Gender and Sexuality
Written by: Russell P. Dawn
Prior to the rise of Liberal Anglicanism, gender and sexuality were not generally areas of widespread transformation or dispute in Anglicanism. There was controversy over the prospect that Elizabeth I, when she restored Protestantism to the English realm after her accession in 1558, might become the supreme head on earth of the Church of England, as Henry VIII and Edward VI had been. She was designated instead the "supreme governor." Also, there is a rich body of scholarship on the history of contributions by women in Anglicanism, and women have been ordained as Anglican deacons (assisting clergy) since the 19th century. But matters such as women ordained to the priesthood and liturgical rites for homosexual marriage simply were not culturally ripe for great ecclesiastical action or dispute.
All this has changed wholesale over the last century. Indeed, it is probably safe to say that gender and sexuality have become the most visible arenas of transformation and conflict arising from Liberal Anglicanism. Liberal Anglicanism tends to qualify the authority of scripture and tradition, instead emphasizing reason, experience, and ethics, with ethics often defined as much in terms of cultural norms as biblical pronouncements. Thus, as new technologies and social movements have confronted the culture, they have confronted the Church, as well. To a greater extent than in many other Christian traditions, large and influential groups within Anglicanism have embraced the outcomes of Liberalism. Meanwhile, those adhering to traditionally orthodox perspectives have taken increasingly strong stands against such outcomes within the Church, and Anglicanism has become so sharply divided that massive schism seems all but inevitable.
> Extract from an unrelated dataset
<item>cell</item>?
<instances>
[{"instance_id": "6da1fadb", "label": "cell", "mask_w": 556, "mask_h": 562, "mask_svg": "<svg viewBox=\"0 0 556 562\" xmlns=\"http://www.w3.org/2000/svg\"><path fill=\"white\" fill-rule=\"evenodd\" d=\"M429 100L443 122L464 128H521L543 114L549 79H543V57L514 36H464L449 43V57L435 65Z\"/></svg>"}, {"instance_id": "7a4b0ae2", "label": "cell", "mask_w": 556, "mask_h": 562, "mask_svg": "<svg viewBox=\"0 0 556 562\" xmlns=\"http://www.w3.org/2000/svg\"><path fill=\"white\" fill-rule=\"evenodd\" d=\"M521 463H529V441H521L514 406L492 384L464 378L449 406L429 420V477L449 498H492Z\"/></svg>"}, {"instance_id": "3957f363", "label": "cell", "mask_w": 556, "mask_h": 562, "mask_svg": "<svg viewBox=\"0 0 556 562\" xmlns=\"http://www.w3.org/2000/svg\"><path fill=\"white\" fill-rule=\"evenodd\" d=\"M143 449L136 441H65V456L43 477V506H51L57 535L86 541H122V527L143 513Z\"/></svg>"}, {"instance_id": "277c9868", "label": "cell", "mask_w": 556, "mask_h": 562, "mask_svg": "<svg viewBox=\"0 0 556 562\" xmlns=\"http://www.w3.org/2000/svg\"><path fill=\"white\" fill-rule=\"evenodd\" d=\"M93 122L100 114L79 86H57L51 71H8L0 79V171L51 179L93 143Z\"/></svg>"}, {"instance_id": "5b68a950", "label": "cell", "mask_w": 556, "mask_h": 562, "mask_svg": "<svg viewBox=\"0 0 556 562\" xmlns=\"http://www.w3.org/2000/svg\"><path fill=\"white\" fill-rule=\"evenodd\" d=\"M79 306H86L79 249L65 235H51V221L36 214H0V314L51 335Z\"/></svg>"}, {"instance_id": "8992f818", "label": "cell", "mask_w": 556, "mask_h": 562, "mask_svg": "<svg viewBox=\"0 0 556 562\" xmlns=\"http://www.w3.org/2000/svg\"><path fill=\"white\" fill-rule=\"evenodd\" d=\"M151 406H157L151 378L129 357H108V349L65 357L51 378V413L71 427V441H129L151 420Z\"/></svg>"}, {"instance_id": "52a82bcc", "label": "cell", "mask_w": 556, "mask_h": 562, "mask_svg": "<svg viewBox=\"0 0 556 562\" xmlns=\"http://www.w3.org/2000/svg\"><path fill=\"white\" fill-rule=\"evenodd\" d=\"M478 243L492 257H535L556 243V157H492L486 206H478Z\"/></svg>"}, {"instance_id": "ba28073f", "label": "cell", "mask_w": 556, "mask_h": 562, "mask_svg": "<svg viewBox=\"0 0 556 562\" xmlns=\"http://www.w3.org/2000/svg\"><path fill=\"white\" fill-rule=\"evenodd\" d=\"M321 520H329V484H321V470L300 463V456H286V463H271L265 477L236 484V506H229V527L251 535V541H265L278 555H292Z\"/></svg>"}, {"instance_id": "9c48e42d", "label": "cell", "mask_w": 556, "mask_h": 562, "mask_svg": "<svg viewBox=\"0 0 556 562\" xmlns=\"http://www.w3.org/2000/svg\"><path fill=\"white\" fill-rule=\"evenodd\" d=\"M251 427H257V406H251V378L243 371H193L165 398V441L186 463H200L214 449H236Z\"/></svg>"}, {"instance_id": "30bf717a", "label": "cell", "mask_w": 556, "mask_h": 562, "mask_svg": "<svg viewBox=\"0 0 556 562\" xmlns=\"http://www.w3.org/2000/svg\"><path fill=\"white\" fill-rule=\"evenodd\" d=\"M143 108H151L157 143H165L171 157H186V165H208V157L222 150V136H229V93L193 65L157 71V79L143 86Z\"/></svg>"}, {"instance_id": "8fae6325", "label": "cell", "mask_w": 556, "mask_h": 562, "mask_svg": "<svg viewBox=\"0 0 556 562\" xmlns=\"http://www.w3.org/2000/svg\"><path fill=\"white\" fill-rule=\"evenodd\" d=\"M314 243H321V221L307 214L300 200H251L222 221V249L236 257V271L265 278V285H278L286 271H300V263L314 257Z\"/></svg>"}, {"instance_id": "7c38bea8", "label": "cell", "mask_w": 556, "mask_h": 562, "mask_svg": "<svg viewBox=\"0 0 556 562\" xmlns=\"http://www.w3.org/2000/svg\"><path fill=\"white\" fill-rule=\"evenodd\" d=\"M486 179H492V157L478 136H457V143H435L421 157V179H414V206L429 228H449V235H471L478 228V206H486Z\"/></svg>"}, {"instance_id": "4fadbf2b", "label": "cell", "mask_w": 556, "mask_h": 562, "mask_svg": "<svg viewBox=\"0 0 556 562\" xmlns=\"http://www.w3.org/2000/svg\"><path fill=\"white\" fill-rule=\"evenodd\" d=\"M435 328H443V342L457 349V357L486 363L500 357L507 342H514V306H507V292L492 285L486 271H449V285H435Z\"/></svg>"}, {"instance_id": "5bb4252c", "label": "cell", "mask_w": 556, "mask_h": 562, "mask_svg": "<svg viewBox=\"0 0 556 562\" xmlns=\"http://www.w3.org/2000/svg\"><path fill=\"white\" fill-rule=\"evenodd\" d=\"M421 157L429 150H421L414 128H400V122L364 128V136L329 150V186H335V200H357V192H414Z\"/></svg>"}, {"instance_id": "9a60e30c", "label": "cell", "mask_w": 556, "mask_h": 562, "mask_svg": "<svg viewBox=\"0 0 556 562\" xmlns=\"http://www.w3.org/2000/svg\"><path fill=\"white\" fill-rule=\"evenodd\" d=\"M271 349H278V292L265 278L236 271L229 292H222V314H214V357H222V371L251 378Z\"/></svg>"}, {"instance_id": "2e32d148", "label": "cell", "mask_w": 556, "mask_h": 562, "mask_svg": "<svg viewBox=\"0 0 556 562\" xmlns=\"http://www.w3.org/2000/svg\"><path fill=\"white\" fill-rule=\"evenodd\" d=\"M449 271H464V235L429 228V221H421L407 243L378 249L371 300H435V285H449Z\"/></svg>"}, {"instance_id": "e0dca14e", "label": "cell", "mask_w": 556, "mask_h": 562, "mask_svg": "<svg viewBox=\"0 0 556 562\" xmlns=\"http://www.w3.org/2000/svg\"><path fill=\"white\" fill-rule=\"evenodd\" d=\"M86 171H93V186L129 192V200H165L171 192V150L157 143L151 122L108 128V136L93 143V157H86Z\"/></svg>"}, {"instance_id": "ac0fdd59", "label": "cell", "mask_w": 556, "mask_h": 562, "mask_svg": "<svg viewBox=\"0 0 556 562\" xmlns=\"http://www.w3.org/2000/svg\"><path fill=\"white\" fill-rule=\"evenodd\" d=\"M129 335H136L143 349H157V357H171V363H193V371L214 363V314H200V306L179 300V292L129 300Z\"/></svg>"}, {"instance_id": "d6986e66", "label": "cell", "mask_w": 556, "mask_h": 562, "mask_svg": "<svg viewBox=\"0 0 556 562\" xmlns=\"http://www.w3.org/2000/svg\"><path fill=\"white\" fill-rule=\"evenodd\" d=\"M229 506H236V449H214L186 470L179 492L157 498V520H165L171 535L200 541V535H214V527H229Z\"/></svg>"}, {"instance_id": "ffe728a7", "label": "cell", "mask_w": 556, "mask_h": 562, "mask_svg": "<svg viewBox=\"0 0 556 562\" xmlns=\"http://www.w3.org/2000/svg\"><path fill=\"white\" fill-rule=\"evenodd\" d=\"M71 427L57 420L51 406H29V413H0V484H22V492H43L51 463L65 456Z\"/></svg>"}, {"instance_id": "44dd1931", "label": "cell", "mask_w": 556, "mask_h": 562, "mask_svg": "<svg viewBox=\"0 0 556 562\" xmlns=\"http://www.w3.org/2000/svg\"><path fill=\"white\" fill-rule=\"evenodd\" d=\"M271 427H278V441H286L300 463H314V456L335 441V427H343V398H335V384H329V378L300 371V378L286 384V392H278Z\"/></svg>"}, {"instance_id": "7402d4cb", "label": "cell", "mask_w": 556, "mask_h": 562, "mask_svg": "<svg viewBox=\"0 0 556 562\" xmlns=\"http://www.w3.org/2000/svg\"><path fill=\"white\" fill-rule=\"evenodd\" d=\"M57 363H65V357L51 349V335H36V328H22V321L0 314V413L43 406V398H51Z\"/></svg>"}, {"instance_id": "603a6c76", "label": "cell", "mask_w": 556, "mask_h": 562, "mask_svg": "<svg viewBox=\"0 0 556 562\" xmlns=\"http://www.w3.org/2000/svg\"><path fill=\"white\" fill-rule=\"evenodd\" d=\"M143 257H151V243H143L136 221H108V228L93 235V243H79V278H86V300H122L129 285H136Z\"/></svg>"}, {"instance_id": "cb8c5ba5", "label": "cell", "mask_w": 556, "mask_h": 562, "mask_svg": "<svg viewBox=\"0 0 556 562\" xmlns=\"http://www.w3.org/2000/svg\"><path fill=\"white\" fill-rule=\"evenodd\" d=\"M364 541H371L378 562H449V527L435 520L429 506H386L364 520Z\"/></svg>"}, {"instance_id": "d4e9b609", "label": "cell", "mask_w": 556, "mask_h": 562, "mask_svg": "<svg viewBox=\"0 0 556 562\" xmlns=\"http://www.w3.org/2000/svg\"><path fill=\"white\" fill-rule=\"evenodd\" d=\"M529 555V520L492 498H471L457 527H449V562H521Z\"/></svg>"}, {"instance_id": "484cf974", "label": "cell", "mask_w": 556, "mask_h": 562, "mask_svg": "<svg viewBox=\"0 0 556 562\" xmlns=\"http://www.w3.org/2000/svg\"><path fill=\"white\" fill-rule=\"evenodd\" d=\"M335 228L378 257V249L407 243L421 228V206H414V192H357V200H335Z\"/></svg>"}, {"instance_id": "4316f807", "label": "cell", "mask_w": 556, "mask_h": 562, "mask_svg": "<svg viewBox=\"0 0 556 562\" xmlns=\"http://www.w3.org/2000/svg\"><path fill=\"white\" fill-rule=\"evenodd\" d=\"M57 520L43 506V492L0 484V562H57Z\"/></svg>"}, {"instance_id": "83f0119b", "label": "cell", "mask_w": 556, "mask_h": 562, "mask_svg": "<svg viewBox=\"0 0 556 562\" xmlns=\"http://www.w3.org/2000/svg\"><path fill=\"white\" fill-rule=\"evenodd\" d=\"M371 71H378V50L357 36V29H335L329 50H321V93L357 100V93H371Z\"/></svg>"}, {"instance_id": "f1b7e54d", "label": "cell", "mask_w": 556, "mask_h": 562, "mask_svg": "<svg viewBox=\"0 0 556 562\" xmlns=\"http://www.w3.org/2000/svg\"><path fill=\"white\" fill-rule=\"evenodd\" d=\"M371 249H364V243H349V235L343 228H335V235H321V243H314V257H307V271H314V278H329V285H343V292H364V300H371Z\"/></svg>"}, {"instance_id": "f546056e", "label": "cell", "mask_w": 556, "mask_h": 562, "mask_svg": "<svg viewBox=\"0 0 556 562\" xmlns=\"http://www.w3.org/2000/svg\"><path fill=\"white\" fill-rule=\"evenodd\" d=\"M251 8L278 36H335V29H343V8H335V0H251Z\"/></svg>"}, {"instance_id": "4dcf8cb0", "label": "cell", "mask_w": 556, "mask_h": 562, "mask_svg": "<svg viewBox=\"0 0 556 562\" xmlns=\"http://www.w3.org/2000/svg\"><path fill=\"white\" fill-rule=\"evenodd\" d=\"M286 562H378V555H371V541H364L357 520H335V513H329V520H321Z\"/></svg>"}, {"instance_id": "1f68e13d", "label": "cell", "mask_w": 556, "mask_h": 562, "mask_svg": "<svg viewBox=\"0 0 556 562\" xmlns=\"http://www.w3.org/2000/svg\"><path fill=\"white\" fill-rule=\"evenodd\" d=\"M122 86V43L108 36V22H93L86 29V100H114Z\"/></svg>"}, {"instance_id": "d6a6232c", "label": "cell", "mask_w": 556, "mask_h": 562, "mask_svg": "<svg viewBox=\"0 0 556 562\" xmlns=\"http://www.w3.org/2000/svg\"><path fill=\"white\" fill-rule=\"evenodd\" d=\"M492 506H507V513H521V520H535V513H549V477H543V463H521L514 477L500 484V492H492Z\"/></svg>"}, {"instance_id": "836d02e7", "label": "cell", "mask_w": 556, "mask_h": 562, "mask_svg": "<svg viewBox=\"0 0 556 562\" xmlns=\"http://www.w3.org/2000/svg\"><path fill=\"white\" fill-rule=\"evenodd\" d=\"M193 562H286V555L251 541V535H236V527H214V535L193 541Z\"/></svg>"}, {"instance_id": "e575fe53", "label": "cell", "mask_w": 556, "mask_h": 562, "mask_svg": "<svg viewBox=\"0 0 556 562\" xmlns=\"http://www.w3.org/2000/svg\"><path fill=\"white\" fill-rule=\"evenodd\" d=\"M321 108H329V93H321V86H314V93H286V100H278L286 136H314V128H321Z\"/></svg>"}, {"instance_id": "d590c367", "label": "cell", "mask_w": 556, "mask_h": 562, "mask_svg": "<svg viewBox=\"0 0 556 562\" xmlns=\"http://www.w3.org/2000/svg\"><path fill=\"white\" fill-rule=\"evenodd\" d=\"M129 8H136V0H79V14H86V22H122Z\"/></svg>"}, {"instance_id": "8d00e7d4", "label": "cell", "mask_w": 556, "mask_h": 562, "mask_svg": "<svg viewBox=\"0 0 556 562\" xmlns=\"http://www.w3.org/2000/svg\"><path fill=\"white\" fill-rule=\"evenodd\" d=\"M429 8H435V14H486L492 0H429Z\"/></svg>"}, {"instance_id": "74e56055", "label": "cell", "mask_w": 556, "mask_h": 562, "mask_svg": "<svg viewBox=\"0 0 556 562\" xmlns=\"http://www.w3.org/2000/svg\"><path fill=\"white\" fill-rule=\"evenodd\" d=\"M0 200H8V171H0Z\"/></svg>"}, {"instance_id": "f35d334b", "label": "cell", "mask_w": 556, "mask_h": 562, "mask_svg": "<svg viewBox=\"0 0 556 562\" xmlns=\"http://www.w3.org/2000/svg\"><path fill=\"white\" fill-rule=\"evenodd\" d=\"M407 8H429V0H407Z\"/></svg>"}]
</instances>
One should not conclude from this that changes regarding gender and sexuality are limited to liberal groups within Anglicanism. For instance, the use of artificial contraception was once condemned in Anglicanism, but now it is accepted by most among liberals and conservatives alike. Similarly, Anglicanism once rejected the marriage in the Church of a person who has been divorced, but now it is rare to find opposition to the practice.
The issue of women in the priesthood has been somewhat more complex. The practice received its first official sanction in Hong Kong in 1970. Canada followed in 1976, and the U.S. in 1977. England was a relative latecomer, in 1993. The practice met with enormous resistance, and some conservative groups departed the Anglican Communion. The matter remains controversial, but there is not a simple division between liberals and conservatives. A number of Anglo-Catholics who have resisted the influence of Liberalism remain opposed, as do many Evangelicals. However, many other Evangelicals embrace the practice. The outcome is a predictably confused portrait of Anglican ministry. Most Anglican provinces now ordain women to the priesthood, although there are some dioceses within these provinces that do not adhere to the practice. Some provinces also have women bishops, and one has a woman primate. In the United States, among the conservative groups that have broken off from The Episcopal Church there are some that ordain women and some that do not. It appears that the proposed North American province that would unite them allows for, but does not mandate, the ordination of women to the priesthood. Only men, however, may be ordained as bishops.